CI Confidence interval, MIH Mild induced hypothermia, RR Risk ratio

Sensitivity analysis

As shown in Fig. 7a and b, the study conducted by Nielsen et al. [11] was completely out of range of the others and probably contributed to the heterogeneity, indicating lack of reliability in our conclusions.

Impact of MIH versus no target temperature on mortality and neurological function of CA patients

Among the included studies, four studies of 423 patients reported the mortality and four studies of 421 patients reported neurological function at 6 months and at hospital discharge. We detected no evidence of a publication bias after a funnel plot analysis (Additional file 5: Figure S4a and b). The mortality rate was significantly different between the MIH group and the no target temperature group (RR = 0.77; 95 % CI, 0.65–0.92; p = 0.003), and so was the neurological function between them (RR = 0.76; 95 % CI, 0.65–0.89; p < 0.001) (Additional file 6: Figure S5a and b).

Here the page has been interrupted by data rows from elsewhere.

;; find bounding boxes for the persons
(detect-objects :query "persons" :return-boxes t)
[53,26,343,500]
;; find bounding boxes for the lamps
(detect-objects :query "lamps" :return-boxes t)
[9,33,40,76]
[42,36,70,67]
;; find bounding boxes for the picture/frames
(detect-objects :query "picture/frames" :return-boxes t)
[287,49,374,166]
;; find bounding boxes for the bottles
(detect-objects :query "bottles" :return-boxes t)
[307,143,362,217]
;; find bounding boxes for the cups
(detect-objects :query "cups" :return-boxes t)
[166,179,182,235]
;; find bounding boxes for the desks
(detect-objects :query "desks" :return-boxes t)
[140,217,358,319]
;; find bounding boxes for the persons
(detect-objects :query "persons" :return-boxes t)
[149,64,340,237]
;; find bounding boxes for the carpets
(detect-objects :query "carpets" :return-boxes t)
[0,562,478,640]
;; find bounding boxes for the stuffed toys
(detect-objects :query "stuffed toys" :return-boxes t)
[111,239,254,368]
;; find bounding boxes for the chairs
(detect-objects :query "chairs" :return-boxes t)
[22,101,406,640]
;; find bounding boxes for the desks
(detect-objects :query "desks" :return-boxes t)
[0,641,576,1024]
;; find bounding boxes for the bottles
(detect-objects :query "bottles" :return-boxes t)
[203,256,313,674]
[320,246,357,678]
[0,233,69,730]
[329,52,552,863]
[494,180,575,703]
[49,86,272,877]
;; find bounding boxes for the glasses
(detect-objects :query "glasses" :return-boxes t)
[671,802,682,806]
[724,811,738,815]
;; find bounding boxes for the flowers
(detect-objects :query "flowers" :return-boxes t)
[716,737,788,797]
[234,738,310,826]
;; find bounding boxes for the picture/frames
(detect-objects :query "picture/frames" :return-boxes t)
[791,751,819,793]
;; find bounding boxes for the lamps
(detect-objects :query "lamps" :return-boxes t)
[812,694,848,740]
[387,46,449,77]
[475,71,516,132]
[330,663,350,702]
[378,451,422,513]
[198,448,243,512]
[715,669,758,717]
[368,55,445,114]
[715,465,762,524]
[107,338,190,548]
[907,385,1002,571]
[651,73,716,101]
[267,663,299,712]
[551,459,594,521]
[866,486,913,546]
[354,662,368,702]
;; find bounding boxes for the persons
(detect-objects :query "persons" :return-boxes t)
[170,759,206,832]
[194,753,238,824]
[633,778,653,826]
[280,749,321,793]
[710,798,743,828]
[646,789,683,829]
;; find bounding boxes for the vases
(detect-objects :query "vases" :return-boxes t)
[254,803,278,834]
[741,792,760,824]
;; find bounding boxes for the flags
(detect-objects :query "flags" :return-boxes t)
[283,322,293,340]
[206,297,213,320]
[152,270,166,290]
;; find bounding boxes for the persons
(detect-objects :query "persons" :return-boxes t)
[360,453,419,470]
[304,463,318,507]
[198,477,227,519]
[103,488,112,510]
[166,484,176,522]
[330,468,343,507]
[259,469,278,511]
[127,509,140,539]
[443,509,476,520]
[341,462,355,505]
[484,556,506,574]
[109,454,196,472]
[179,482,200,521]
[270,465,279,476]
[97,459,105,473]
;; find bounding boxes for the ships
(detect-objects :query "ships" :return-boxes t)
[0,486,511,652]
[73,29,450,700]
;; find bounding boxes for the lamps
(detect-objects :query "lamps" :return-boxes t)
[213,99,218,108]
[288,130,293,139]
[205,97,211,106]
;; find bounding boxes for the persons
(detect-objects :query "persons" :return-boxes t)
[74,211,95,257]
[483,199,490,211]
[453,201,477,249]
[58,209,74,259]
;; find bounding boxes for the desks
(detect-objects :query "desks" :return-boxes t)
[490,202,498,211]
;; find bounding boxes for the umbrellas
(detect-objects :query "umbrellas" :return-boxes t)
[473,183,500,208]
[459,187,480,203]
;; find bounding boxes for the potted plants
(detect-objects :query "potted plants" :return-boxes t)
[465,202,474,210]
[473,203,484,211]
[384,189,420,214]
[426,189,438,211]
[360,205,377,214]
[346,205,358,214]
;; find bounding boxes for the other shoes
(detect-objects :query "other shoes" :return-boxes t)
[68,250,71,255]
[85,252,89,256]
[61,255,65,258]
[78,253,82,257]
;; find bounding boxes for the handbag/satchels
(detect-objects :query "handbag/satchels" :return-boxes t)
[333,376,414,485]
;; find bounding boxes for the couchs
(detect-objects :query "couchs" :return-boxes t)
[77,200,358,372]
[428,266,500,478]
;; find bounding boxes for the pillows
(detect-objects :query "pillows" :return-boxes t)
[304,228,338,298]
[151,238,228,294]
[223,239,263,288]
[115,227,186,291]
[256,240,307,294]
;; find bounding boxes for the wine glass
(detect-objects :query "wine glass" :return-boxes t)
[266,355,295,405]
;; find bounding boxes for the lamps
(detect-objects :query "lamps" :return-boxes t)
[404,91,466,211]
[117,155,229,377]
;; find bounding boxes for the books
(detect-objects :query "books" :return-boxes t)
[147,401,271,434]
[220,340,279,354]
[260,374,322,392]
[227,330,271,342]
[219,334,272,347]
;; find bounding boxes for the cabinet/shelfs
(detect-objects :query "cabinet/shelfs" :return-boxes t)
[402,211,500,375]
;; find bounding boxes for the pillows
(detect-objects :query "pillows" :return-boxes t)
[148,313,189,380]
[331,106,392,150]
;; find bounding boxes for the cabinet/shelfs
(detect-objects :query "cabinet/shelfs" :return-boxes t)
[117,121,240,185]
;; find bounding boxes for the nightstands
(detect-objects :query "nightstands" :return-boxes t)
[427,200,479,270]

Impact of MIH versus TTM on mortality and neurological function of CA patients

Among the included studies, only two studies of 980 patients reported the mortality and three studies of 1029 patients reported neurological function at the end of trial and at hospital discharge. We detected no evidence of a publication bias after a funnel plot analysis, but there was significant heterogeneity (p = 0.005) and substantial heterogeneity (I² = 81 %) among the trials in the effect on neurological function (Additional file 7: Figure S6a and b). The mortality rate was not significantly different between the MIH group and the TTM group (RR = 1.03; 95 % CI, 0.91–1.16; p = 0.67), and neither was the neurological function between them (RR = 0.89; 95 % CI, 0.59–1.35; p = 0.58) (Additional file 8: Figure S7a and b).

Discussion

MIH is one of the most common treatments for patients who experience CA. However, whether it can improve the prognosis of patients with CA is still controversial. To further evaluate the effects of MIH compared to controls with temperature >34 °C in adult patients after CA on mortality and neurologic performance, a meta-analysis of RCTs was performed. The results suggest that: 1) MIH did not significantly decrease the mortality at hospital discharge or at 6 months or 180 days, but it did reduce the mortality of patients with shockable rhythms at hospital discharge and at 6 months or 180 days; 2) MIH can improve the outcome of neurological function at hospital discharge especially in those patients with shockable rhythm but not at 6 months or 180 days; 3) The incidence of complications in the MIH group was significantly higher than that in the control group; 4) All of the intervention effects above could not be confirmed or rejected by TSA.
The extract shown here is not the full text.